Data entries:
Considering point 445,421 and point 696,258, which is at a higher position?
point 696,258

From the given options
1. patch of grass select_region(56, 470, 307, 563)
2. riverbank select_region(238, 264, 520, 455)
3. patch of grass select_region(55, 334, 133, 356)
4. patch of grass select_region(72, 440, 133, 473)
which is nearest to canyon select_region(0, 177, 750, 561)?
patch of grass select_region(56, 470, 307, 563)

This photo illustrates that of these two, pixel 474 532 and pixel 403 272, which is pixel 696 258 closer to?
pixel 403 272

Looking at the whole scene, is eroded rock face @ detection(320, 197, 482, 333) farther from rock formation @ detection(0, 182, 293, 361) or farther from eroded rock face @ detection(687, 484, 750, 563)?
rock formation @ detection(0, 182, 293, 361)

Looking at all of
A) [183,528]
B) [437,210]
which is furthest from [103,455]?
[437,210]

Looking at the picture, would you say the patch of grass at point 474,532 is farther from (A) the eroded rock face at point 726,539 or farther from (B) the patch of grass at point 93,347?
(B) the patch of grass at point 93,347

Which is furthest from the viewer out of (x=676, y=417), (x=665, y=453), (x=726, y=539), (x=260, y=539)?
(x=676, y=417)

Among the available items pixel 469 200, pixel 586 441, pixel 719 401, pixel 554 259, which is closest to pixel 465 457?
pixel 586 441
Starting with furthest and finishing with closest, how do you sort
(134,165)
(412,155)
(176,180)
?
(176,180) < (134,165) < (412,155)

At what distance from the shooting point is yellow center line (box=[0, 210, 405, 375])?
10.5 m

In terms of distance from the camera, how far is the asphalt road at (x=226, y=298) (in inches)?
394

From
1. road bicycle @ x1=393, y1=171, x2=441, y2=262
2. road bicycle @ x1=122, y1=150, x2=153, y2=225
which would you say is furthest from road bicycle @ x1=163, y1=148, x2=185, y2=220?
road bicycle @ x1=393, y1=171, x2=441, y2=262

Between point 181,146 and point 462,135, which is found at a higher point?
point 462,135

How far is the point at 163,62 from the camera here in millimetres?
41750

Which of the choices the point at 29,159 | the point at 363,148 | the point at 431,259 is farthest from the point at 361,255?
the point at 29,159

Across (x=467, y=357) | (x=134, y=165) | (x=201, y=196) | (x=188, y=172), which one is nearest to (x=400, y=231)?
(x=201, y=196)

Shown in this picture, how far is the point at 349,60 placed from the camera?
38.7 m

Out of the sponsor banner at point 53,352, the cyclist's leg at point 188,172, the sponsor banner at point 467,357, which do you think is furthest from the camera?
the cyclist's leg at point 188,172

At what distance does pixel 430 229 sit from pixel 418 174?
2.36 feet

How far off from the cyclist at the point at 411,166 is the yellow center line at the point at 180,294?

Written exercise:
Reproduce the listing above exactly, starting at the line that contains "Between point 181,146" and ending at the last line of the listing.

Task output:
Between point 181,146 and point 462,135, which is found at a higher point?
point 462,135

How far is the point at 163,62 from the camera here in millimetres?
41750

Which of the choices the point at 29,159 | the point at 363,148 | the point at 431,259 is farthest from the point at 361,255?
the point at 29,159

Across (x=467, y=357) | (x=134, y=165) | (x=201, y=196) | (x=188, y=172), which one is nearest to (x=400, y=231)?
(x=201, y=196)

Shown in this picture, how far is the point at 349,60 placed from the camera?
38.7 m

Out of the sponsor banner at point 53,352, the cyclist's leg at point 188,172, the sponsor banner at point 467,357, which do you think is furthest from the camera?
the cyclist's leg at point 188,172

At what distance does pixel 430 229 sit from pixel 418 174?
2.36 feet

How far off from the cyclist at the point at 411,166 is the yellow center line at the point at 180,294?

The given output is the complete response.